The alterations couldn’t come at a better time, with light sprinkles in Santa Barbara Thursday morning and predictions of more rain to come.
Parklets that were in operation as of Sept. 20, 2022 are not required to be made portable, so many of the existing facilities are not, Ms. Clark said. Newly constructed parklets must be designed to be portable.
Councilmember Mike Jordan, a member of the Ad Hoc subcommittee appointed to make interim recommendations regarding the parklets and State Street, said previously his group thought it better to “nudge” restaurateurs into making their parklets portable.
Otherwise, he said, they might have to “chop holes” in their parklets in an emergency to allow stormwater runoff to flow through. “We’re playing with catastrophe with blockages on the street preventing stormwater runoff,” he said.
Public Works Director Cliford Maurer told the council previously that it’s to everyone’s advantage to make the parklets portable.
“If they want to keep the parklets not portable, it’s more of an issue for us in times of big storms,” he said. “We will ensure proper drainage down State Street.
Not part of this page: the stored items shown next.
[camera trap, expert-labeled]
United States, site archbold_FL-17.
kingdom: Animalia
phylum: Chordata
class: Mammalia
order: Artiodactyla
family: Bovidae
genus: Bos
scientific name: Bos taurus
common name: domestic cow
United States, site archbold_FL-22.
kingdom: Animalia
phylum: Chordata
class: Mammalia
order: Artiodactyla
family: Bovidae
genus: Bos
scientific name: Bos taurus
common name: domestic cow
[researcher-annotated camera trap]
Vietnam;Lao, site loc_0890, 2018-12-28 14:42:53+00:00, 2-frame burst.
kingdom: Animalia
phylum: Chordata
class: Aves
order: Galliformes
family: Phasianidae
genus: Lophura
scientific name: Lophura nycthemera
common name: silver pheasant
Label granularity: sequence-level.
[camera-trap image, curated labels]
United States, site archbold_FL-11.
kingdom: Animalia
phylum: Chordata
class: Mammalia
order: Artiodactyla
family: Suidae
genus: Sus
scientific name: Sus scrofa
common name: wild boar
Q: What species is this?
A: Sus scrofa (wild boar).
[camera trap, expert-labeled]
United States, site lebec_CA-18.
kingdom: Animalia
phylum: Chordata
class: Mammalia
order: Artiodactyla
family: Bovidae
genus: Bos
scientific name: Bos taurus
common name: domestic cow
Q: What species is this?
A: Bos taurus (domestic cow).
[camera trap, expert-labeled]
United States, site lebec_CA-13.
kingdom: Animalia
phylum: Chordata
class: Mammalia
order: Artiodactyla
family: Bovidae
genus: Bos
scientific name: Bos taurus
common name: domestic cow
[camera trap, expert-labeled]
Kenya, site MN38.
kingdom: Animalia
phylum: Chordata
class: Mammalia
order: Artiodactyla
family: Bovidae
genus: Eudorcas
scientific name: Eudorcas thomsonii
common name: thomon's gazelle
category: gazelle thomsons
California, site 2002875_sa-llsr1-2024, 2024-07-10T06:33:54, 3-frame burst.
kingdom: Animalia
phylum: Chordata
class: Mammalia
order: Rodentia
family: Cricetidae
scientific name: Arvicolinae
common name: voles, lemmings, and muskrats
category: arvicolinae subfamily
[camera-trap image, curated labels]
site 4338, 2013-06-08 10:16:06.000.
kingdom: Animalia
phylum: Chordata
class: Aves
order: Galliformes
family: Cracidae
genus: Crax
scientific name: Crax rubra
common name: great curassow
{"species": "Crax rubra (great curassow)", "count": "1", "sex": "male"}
If it creates a problem, we will move them to ensure there is not flooding onto the sidewalks.”
Ms. Clark echoed his comments Thursday.
“In an emergency situation, if we observe a facility in the street that is creating a potential safety issue, we may move the facility,” she said. “If we have to remove a parklet from the right-of-way, for whatever reason, the owner may be billed to recover those costs.”
The city will be inspecting facilities on State Street today for compliance with the storm water requirements.
“Businesses that do not meet the requirements at that time will be issued citation notices, with follow-up inspections scheduled for next week,” she said.
At this point, there are 51 businesses with on-street operations in the Downtown Promenade, between the 400 and 1300 blocks of State Street, and approximately 59 parklets outside of that area.
A separate but just as important issue concerning the parklets deals with whether they are compliant with Americans with Disabilities Act requirements.
Ms. Clark previously informed the council that six outdoor dining parklets remained outside of ADA compliance.
As of Thursday, only one business on the State Street Promenade remains non-compliant with the accessibility requirements, she said.
“That business will receive a notice to remove their facility from the street, but I do not yet know what that deadline will be,” Ms. Clark said. She did not identify the business or its address.